Et on les a tous envoyés foutre parce qu’on voulait faire ce film avec Gustav Leonhardt qui, à l’époque, n’était pas au box office de l’industrie culturelle, quand tout le monde, même les musiciens et les musicologues nous disaient : « Comment ? Qui ça ? » et on devait écrire le nom sur un bout de papier. De même Nikolaus Harnoncourt. Quant à ce pauvre Wenzinger, le bras droit de Paul Sacher à Bâle, il n’était pas plus connu : ils sont dans le film avec Leonhardt et comme cela n’avait aucune valeur au box office de l’industrie culturelle, personne ne voulait donner un sou pour ce film. Or si on fait un film politiquement, c’est-à-dire en organisant ce qu’on fait, cela veut dire qu’on choisit ses acteurs en ne s’adressant pas au casting ou au box office sous prétexte qu’il faut faire ça sinon on n’aura pas de sous, que sans Depardieu le film ne se fait pas, sans la dernière belle fille à la mode on n’aura pas d’argent du CNC, le film n’ira pas à Cannes, etc. Sinon, non seulement on ne fait pas des films politiquement mais on ne fait pas les films qu’on a envie de faire. Brecht lui-même disait déjà dans sa préface à Kuhle Wampe : « l’organisation nous a coûté bien plus de peine que die kunstlerische arbeit… le travail artistique lui-même » et, dit-il, cela vient du fait que c’était un film politique.
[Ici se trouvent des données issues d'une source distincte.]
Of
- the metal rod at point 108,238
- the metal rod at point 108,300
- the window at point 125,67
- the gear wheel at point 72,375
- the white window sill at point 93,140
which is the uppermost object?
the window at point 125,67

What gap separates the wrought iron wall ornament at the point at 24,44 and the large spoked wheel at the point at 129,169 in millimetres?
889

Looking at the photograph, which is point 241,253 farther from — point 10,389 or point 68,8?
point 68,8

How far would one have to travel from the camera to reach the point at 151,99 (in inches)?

C’est une autre réponse à la question initiale : si on veut faire des films politiques, il faut les organiser soi-même et ne pas s’en remettre à des organisations, même amicales, même de chers amis qui nous aident un petit peu…
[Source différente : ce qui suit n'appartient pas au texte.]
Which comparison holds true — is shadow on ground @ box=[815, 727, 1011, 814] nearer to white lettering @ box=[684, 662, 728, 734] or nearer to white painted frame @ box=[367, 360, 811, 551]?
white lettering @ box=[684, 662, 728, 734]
DH : Il y a toujours un moment où on est forcé de dire : eh bien non ! ce sera comme ça et si vous n’en voulez pas on s’en chargera nous-mêmes. Même écrire sur un dépliant « ce film a été refusé par le comité de sélection du festival de Cannes », ce qui est la stricte vérité, déclenche des réprobations de nos amis qui s’écrient : « Qu’est-ce que vous voulez ? secouer le cocotier de Cannes ? » Et nous on dit : « Ecoutez, si vous ne voulez pas vous brouiller avec votre monde, parce qu’après tout c’est le vôtre, pas le nôtre, on prendra ça en charge nous-mêmes »… Et puis finalement, parce que “Straub” c’est devenu une marque, qu’ils nous aiment bien, ils cèdent, mais ce sont tout de même des rapports de forces.
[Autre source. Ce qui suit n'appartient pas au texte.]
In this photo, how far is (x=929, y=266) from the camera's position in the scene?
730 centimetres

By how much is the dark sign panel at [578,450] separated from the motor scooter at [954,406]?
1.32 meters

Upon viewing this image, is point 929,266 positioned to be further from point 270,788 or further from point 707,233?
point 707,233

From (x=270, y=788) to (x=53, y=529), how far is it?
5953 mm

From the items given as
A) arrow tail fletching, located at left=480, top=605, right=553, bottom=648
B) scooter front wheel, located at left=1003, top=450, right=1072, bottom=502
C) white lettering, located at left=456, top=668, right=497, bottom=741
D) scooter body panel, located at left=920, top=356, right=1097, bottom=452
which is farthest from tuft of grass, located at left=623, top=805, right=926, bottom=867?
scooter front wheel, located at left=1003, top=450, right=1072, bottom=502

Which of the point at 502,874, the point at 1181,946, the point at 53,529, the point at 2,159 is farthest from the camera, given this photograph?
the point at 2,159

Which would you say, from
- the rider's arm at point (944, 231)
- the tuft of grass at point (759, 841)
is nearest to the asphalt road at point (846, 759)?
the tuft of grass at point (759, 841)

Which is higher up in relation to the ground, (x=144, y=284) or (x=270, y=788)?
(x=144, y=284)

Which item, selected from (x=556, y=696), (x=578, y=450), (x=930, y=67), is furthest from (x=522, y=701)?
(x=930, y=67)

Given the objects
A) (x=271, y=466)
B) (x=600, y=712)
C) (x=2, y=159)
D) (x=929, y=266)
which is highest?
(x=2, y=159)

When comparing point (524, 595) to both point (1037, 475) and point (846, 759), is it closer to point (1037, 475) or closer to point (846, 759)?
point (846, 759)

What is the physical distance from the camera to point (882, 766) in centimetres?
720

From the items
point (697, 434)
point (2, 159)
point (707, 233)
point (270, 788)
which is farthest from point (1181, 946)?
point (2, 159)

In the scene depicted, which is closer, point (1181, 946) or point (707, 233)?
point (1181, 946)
JMS : Faire un film politiquement, c’est faire un film avec les objectifs dont on a besoin, le nombre de mètres de pellicule dont on a besoin, le tourner dans l’ordre dont on a besoin, avec le matériel dont on a besoin, c’est payer les techniciens au moins au tarif syndical et de les payer au début de chaque semaine et non à la fin et ne pas se laisser imposer des économies ridicules alors que la production commerciale dans son ensemble gaspille l’argent en faux frais et à des choses inutiles et condamne les gens qui font des films, même des gens prestigieux comme Bertolucci, à avoir des rushes en noir et blanc ou à se limiter à deux objectifs.